→ Problem details
Check each line of the material below for the string "Villa", then report how many lines have it, and nothing else.

→ Data supplied
________

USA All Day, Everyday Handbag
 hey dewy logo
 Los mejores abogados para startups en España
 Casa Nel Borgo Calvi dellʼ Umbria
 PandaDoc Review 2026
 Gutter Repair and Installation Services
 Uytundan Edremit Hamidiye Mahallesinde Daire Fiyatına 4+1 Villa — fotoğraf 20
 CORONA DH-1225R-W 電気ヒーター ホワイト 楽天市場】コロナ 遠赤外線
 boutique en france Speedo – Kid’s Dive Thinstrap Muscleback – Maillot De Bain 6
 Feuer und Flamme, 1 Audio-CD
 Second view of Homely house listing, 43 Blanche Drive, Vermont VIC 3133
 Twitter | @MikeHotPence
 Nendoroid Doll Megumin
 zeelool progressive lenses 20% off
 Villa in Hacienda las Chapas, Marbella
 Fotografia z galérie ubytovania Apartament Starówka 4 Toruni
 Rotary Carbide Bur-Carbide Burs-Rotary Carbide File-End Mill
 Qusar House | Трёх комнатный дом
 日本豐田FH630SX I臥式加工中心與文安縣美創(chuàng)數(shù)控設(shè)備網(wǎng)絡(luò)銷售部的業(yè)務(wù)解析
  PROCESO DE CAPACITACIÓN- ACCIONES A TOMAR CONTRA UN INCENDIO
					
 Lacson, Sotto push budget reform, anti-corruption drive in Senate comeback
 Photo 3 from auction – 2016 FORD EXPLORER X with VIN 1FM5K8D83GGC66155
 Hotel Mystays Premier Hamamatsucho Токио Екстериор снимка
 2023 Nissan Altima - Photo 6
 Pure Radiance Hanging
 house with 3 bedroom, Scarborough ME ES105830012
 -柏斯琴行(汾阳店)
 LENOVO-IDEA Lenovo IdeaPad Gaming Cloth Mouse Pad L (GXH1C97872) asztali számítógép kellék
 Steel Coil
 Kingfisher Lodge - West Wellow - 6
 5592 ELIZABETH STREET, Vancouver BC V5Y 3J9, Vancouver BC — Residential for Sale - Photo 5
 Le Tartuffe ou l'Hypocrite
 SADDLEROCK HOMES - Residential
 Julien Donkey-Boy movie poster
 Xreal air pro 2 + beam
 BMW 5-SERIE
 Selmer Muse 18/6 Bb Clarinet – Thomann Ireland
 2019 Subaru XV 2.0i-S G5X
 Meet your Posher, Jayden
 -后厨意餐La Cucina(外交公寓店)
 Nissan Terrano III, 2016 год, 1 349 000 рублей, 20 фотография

________

→ Answer section
2